Bölüm 32

2.1K 195 21
                                    

Merhaba, merhaba, merhaba!!!! Söz verdiğim bölüm hazır Ejderha Okuyucularım. Bakalım beğenecek misiniz? Bölüm biraz kısa oldu ve geç yayımlanıyor. Dün zaten bir bölüm yayımlamıştım. Geç gelmesinin nedeni ise bazı işleri halletmem gerektiğiydi. Neyse iyi okumalar. Yorumlarınızı bekliyorum. Hoşça kalın. Yb ne zaman gelir bilmiyorum ama yazar yazmaz yayımlayacağım. Neyse hoşça kalın. Hepinizi çoook seven Meryem.

Not: Bana soru sormak isterseniz askfm hesabımı profilime ekledim. Buraya da ekleyeceğim. Sorularınızı bekliyorum. Ayrıca bölüme güzel bir melodi ekledim. Onunla okuyun lütfen.

Miray

Bedenimdeki bütün her yer ağrıyordu ve yine karanlıktaydım. Artık bunalmıştım bu karanlıktan. Her defasında böyle oluyordu. Neler olduğunu hatırlamaya çalıştım yine. Hatırlamaya çalışmayı bıraktığımda her şeyi hatırladım, o kelime ortaya çıktı ve ben de uyandım.

Valery beni yakaladığında olduğu gibi yine ellerim, ayak bileklerim ve boynumdan duvara mıhlanmıştım. Etraf kapkaranlıktı. Hiçbir şey göremiyordum. Bedenim ise parlamıyordu. İşte bu beni korkutmuştu. O Jamie denen çocuk bana ne yapmıştı? Neden bu kadar güçsüzdüm? Neden kendimi garip hissediyordum? Etrafıma bakmaya çalışırken, nasıl Jamie'ye bu kadar kolay güvendiğimi anlamaya çalışıyordum.

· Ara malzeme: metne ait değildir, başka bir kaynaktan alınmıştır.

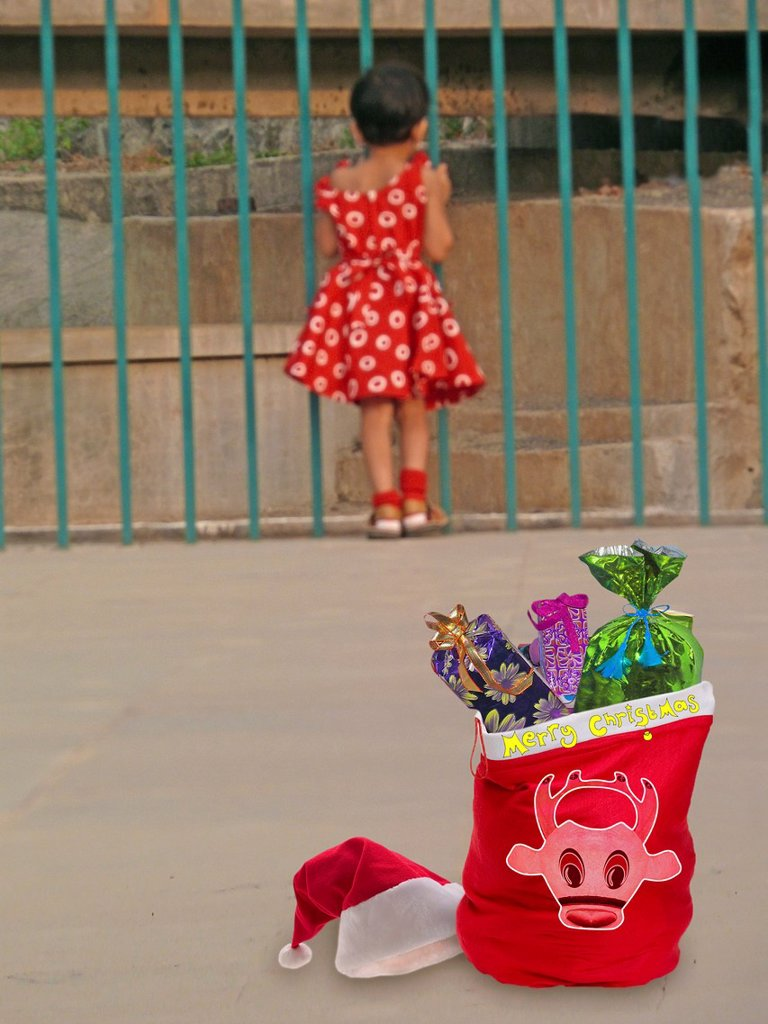 Surprised crismas gifts for a small girl in red dress : Stock Photo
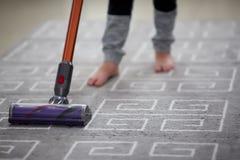 Ragazzo che utilizza un aspirapolvere mentre pulendo tappeto nella casa immagini stock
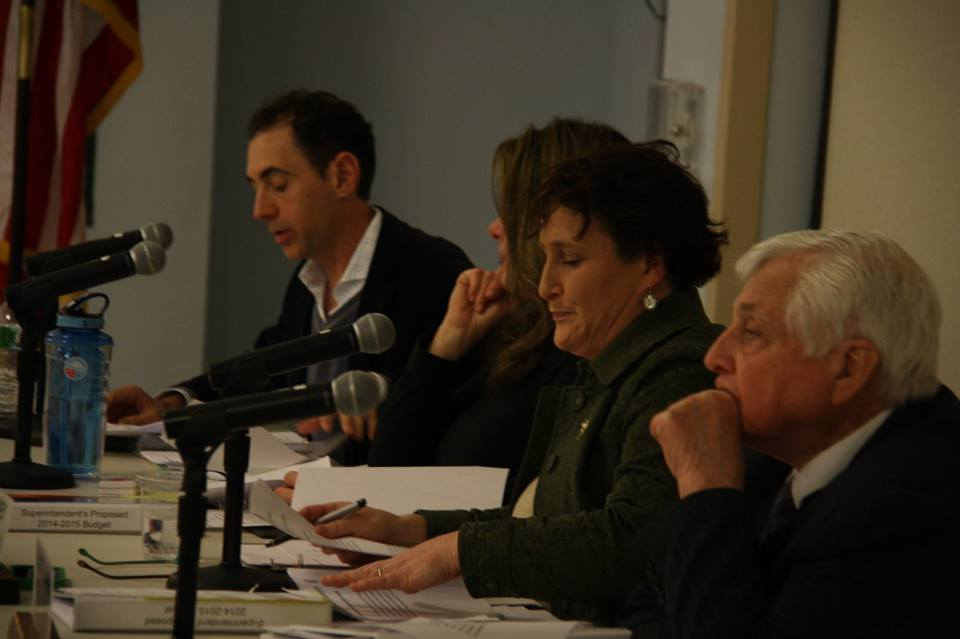 Superintendent Elliot Landon, far right, sits with the Board of Education during Monday night's meeting which determined the school budget.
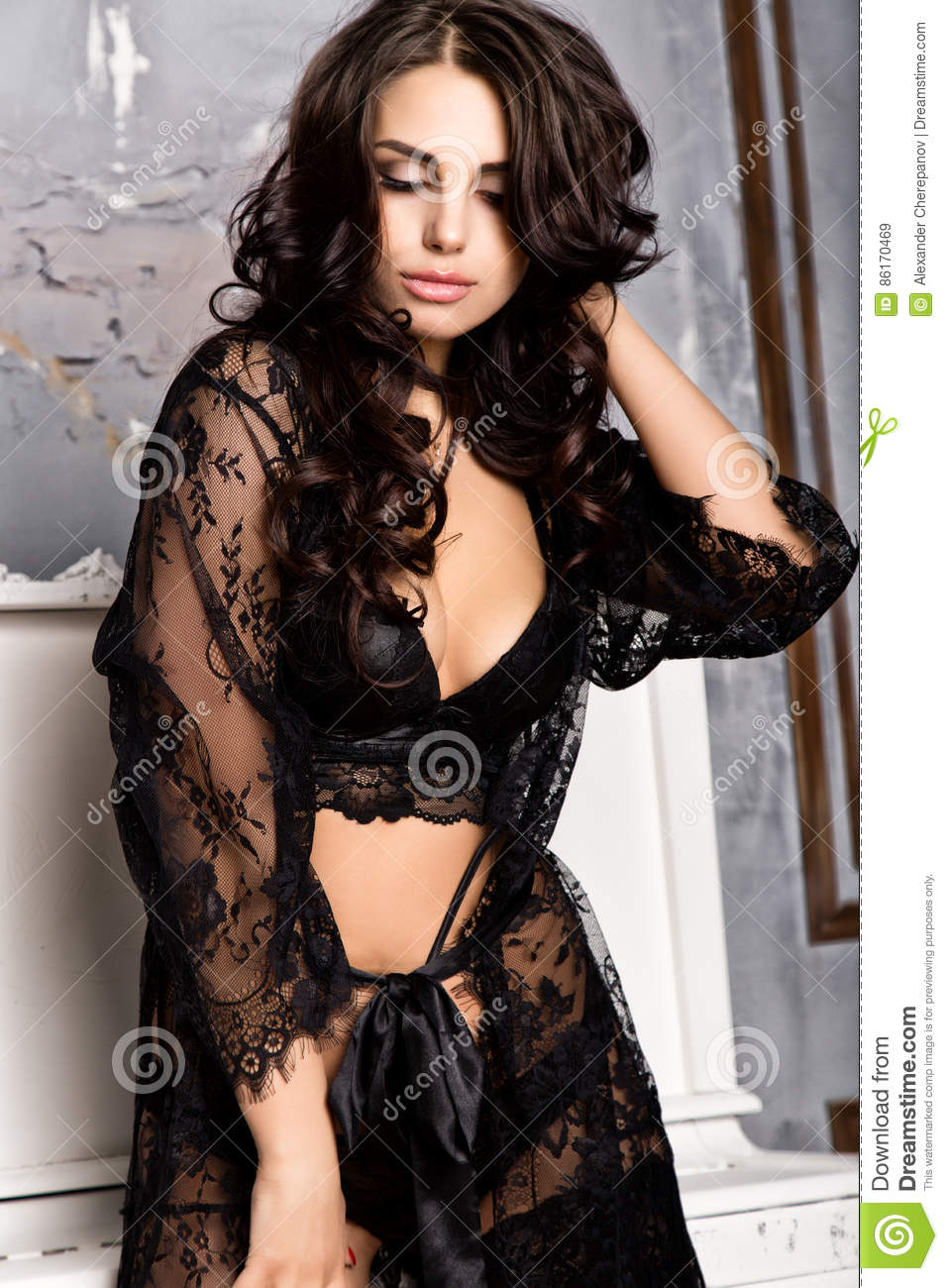 c325b26890e Fashion young woman in black lacy lingerie and stockings posing on piano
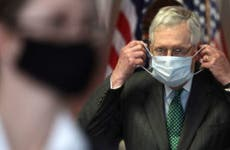 Senate Majority Leader Mitch McConnell puts on a mask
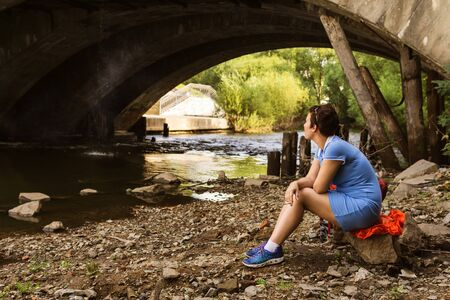 woman smokes while sitting alone under an old bridge on the banks of a city river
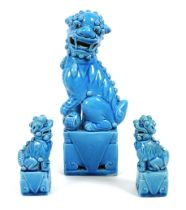 A modern Chinese turquoise glazed figure of a Buddhistic lion dog, modelled seated with left forepaw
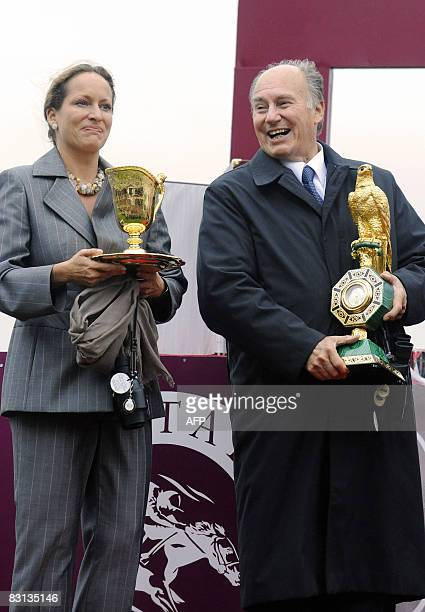 Zarkava's ownerbreeder Karim The Aga Khan and daughter Princess Zahra poses with trophies after threeyearold filly ridden by Belgian jockey...
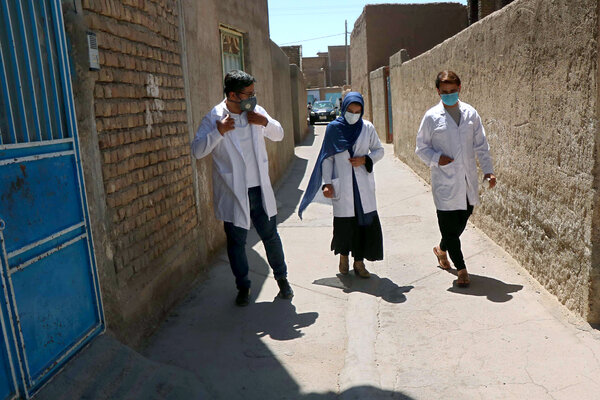 A medical team goes door-to-door to conduct Covid-19 tests in Herat, Afghanistan in May.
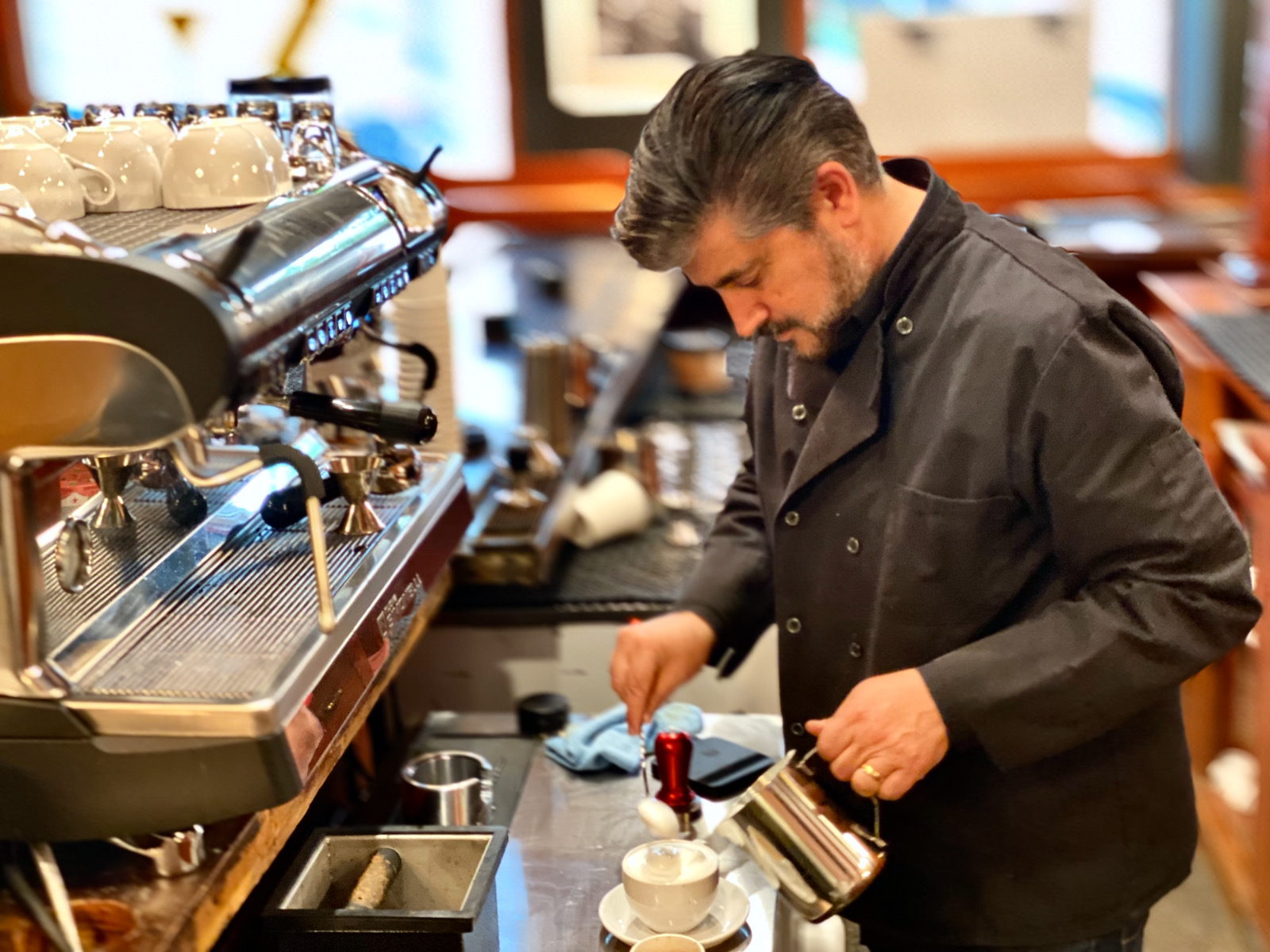 Tommy Orlando making a cappuccino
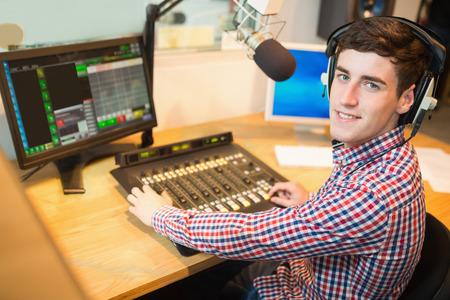 microfono de radio: Retrato de locutor de radio que operan mezclador de sonido en la mesa en el estudio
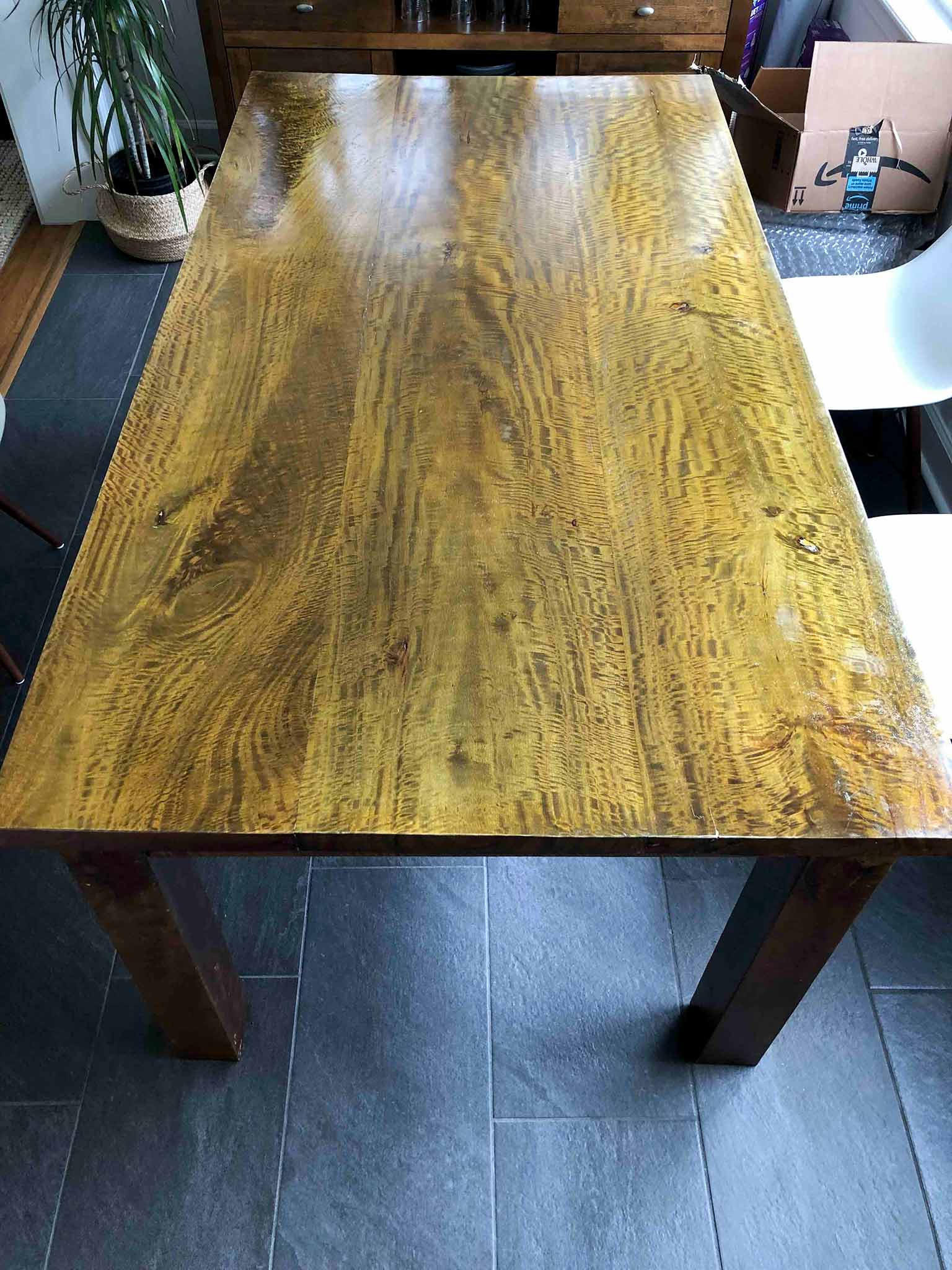 dark wood dining table before refinishing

Nasıl inanmıştım ona? Biri buna cevap verebilir miydi? Hadi ben güvenmiştim ona, peki askerlerim nasıl inanmıştı ona?

Bedenim ağrıyordu. Sanki ruhum acı çekiyormuş gibi bedenim ağrıyordu ama ruhum daha çok ağrıyordu. Bana ne yapmıştı? Beni, Ejderha Kraliçe'yi, Ateş'in annesini nasıl olmuştu da bu kadar yaralayabilmişti? Nasıl olmuştu bu?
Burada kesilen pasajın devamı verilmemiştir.